Today: Donna Ryan, 77, co-coach, Notre Dame Regional High School boys and girls tennis. She is a native of Leawood, Kansas, has lived in Georgia and has called Cape Girardeau home for 31 years. Ryan skippers the squad with fellow coach Linda Ruddy. Ryan and Ruddy accompanied the Bulldogs girls squad to the Class 1 State Tournament Final Four last fall, defeating Rosati-Kain and St. Louis’ Notre Dame team before losing back-to-back 5-0 matches to John Burroughs and Springfield Catholic on October 24, 2019.
This column is running during would have been the culminating weekend of the world’s most prestigious tennis tournament, Wimbledon, which was canceled this year for the first time since 1945 due to the pandemic.
Yes, it should have been. That was the right call. The players weren’t prepared to play.
What is your outlook for a Fall 2020 girls season given COVID?

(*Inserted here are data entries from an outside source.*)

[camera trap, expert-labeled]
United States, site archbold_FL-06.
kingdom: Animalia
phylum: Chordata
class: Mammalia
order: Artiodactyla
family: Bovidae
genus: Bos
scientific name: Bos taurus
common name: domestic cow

I don’t know I believe everything I’m hearing. (The virus) is unpredictable. I’m overdoing it with sanitizer and I must say I’m disappointed by carelessness (about the pandemic). The Springfield-Cape Girardeau Diocese is the last word on when/if we play.

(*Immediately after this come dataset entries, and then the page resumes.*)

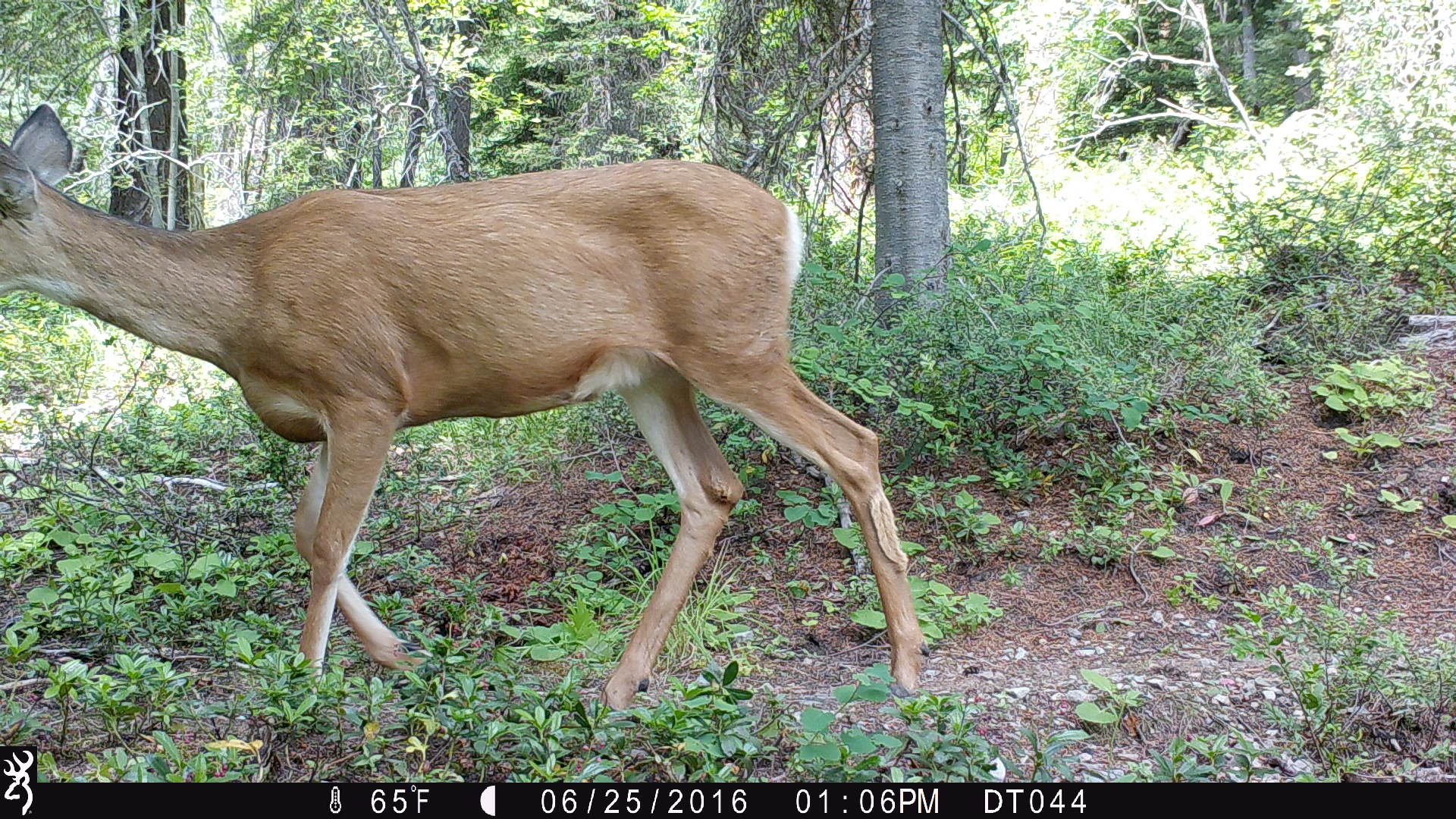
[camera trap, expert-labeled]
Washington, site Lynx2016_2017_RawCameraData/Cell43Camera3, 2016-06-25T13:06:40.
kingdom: Animalia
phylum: Chordata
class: Mammalia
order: Artiodactyla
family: Cervidae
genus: Odocoileus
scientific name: Odocoileus hemionus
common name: mule deer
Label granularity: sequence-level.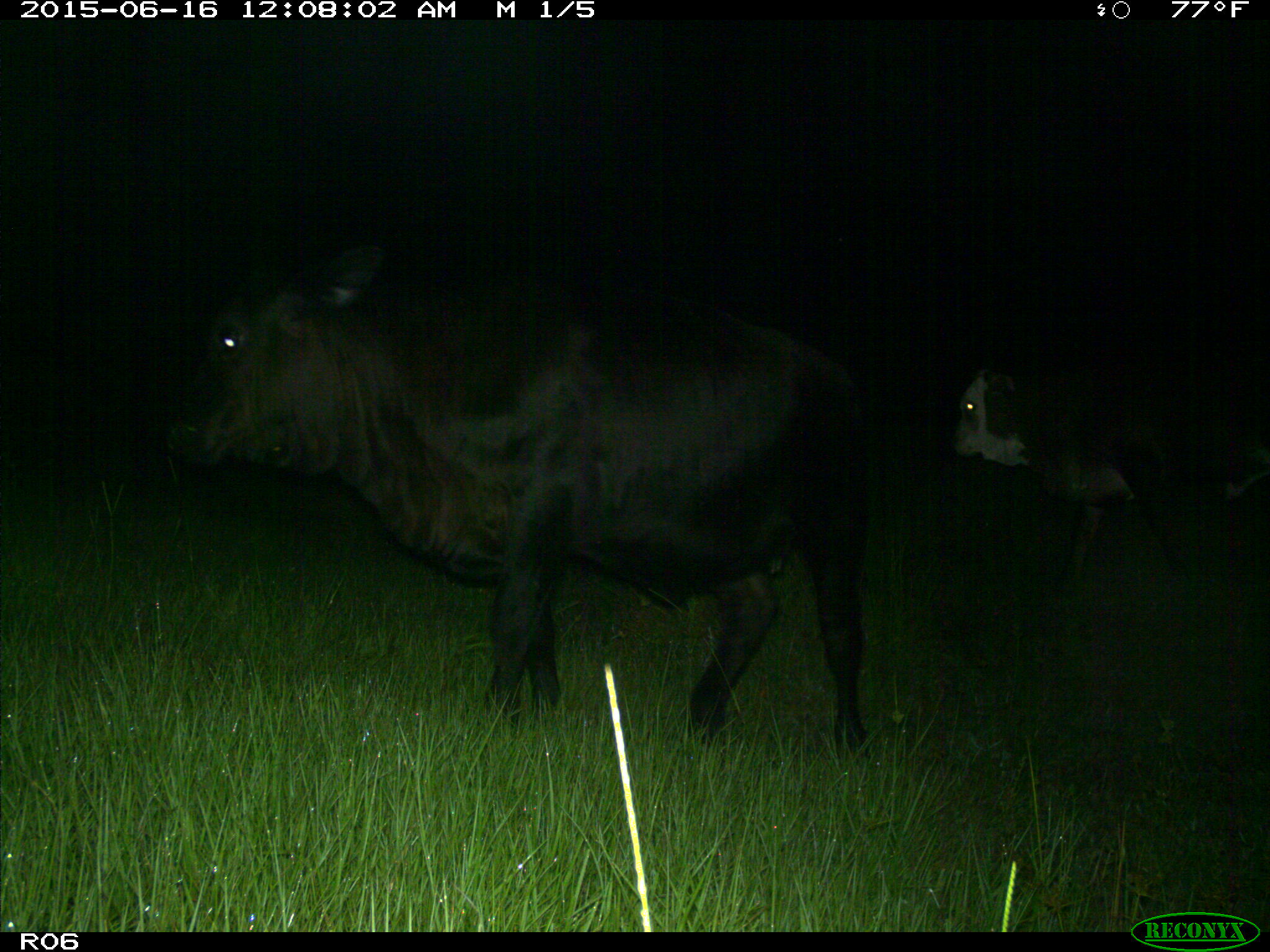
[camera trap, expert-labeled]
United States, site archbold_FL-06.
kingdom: Animalia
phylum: Chordata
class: Mammalia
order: Artiodactyla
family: Bovidae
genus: Bos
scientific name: Bos taurus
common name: domestic cow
Bos taurus (domestic cow).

Your boys team lost its spring season to the coronavirus.
Yes, and I felt our boys, who were mainly seniors, would have gone on to state.
You coach both genders. Say a word about their differences as players.

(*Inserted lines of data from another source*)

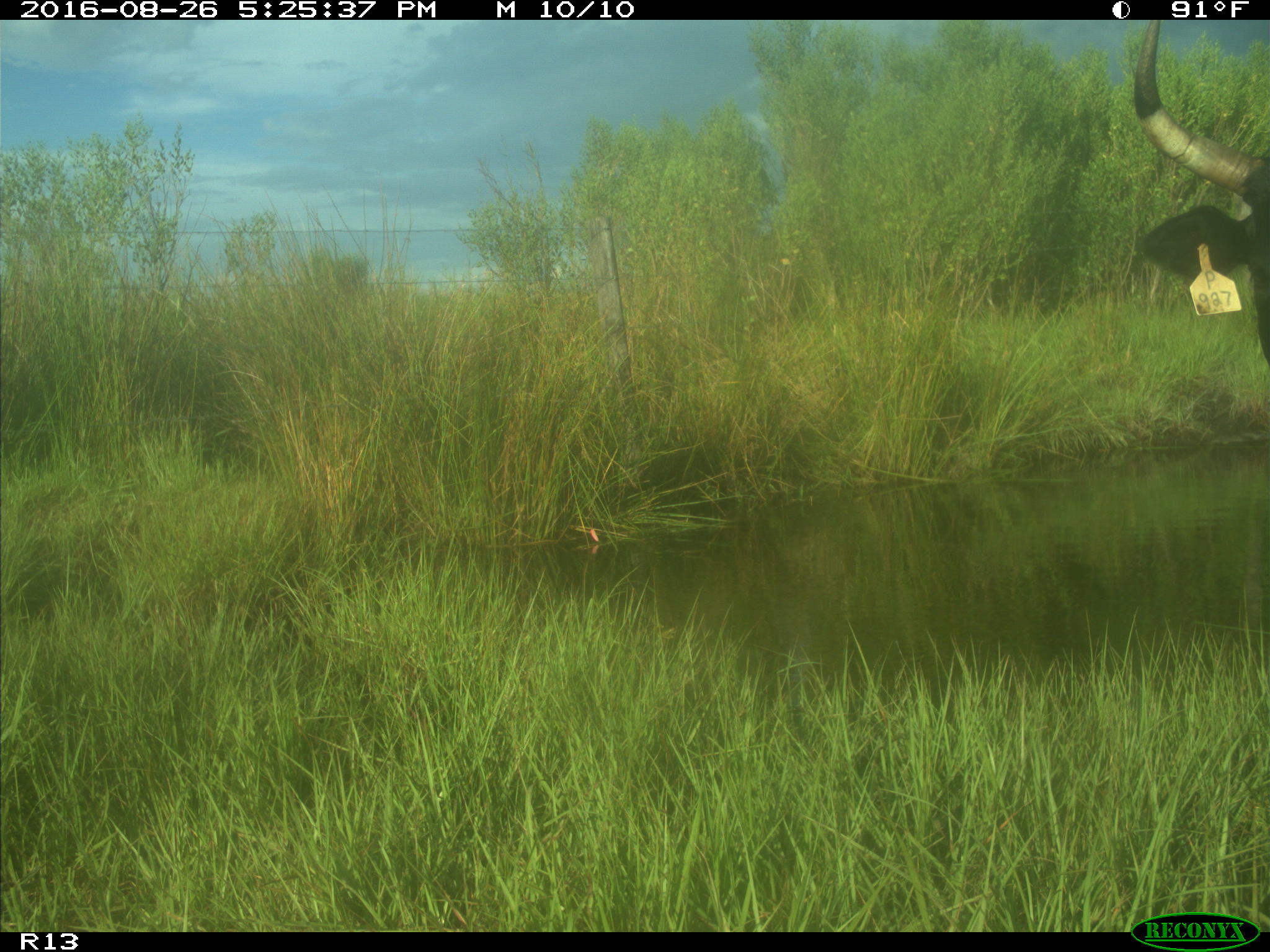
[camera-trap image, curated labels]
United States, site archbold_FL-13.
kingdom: Animalia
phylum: Chordata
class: Mammalia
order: Artiodactyla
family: Bovidae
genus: Bos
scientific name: Bos taurus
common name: domestic cow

Boys just want to get on the court and are not so much interested in learning techniques first. We have to correct boys as they play. Girls are more detail-oriented. They want to know how to do something first before they actually try it against an opponent. It’s a real difference.
Arjun Sahai, one of your recent tennis graduates, said you told him the game is more mental than physical.
(Tennis great) Jimmy Connors said the game is 90% mental. Connors is definitely right. Once you learn the basic strokes, then you focus on outthinking an opponent. Arjun was a real planner and grew into mental tennis during the three years he was with us.
When does Donna Ryan feel joy as a coach?
It’s not necessarily wins and losses. Parents want to see victories but I like to see boys and girls develop. When a player reaches the next level, that’s what is neat for me.
What does tennis teach?
It’s a game of good manners and our kids buy into that readily at Notre Dame. It teaches you to discipline your body and to treat the opponent with respect.
If you do it right, tennis should be fun too. It’s called a game, after all.
What’s your story as an athlete?
I had lessons at age 12 but had nobody to play with, unfortunately. There were literally no teams for girls (in the mid-1950s). When my husband and I were in Atlanta, I joined a neighborhood tennis team. I really started playing at 35. I got asked to play in tournaments and got certified and was asked to coach and teach. I’ve been at it now for 40 years.
Do you have a favorite professional player you lift up as a role model to your student-athletes?
No, I don’t suggest. I let my players tell me whom they like.
You are running camps this summer.
Yes, we started last week and have three to go. We’ve had a smaller turnout this summer but that’s OK. If you think about it, tennis is the ultimate social-distancing sport. You are separated from your opponent by distance and a net. We’re taking appropriate precautions and following USTA (United States Tennis Association) guidelines. Every player has two cans of balls and you don’t ever touch an opponent’s ball.
What’s your outlook for your 2020 teams?
Most of the girls team are coming back and I expect them to go to state again this fall. As for the boys in the spring? We lost five seniors so the boys will be young. It’s a strong team of young men but they might not be quite good enough for state in spring 2021.
You’ve been a coach for a long time. How much longer will you continue?
If I fall down dead on the court, that’ll be fine (laughs). Honestly, it’ll be time to stop when I can’t do the job anymore. The Notre Dame parents are great help to Linda and me. But I can tell you there is no succession plan. I’m eager for the sixth graders to come on through to high school.